Most of the original shipping registers are non-existent thus the newspaper records are inaccurate and incomplete.
Passengers in steerage or “economy class” are not listed and those that have no initials are given to classify any person.
However, these passenger lists are guidelines and cannot be assumed as 100% correct. In many instances only initials and surnames are given, sometimes only surnames are given and titles and children were sometimes listed as “and 2 children” or “governess and baby boy” or simply 200 passengers and no names at all are mentioned. Many times surnames and names are misspelt, passengers also sometimes never embarked or their ticket was used by someone else and the names were not changed or they used a pseudonym name to escape some form of family or criminal predicament. On occasions, Saloon passengers were listed and the rest of the passengers would be a simple number.

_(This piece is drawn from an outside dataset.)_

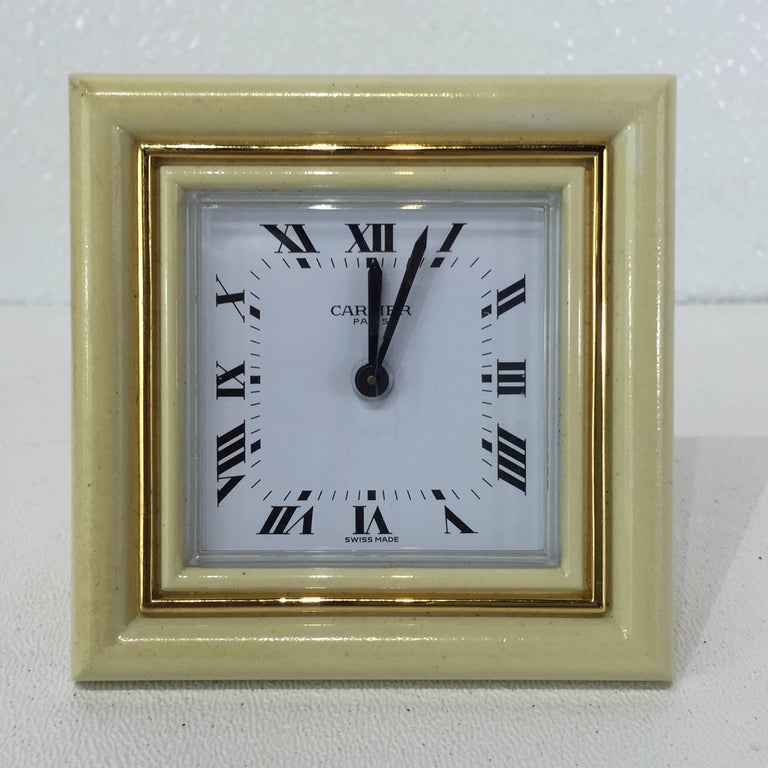 Gilt bronze and enamel Cartier clock, case stamped in script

Do you need help tracing passengers or ships? Contact Heather MacAlister
Generally first and sometimes second-class passengers are mentioned, but steerage passengers and the so-called “economy calls” which were the majority on board – were seldom listed. Military regiments travelling by sea were usually listed as the regiments with its principal commanding officer only being named.
When unassisted or private individuals are listed generally only surnames appear unless they had a title such as doctor, Sir, Lady etc. Single women or unaccompanied people were listed either as Miss, Mrs. or Messrs. This does complicate researching when looking for run-of-the-mill surnames. Children too were treated as subordinates and were not mentioned and just listed as “and 4 children” or “master Wood”.
Records to be searched at the Cape Archives are the Registers of Arrivals and Departures of Ships, Algoa Bay 1846-1901 which are held under Reference CC which means the Archives of the Secretary, Cape Town Chamber of Commerce. These registers however give the captain’s name and sometimes the first-class passengers only. Another good source is the Public Works Department PWD Volume 2/401 which holds passenger lists for 1872-1884.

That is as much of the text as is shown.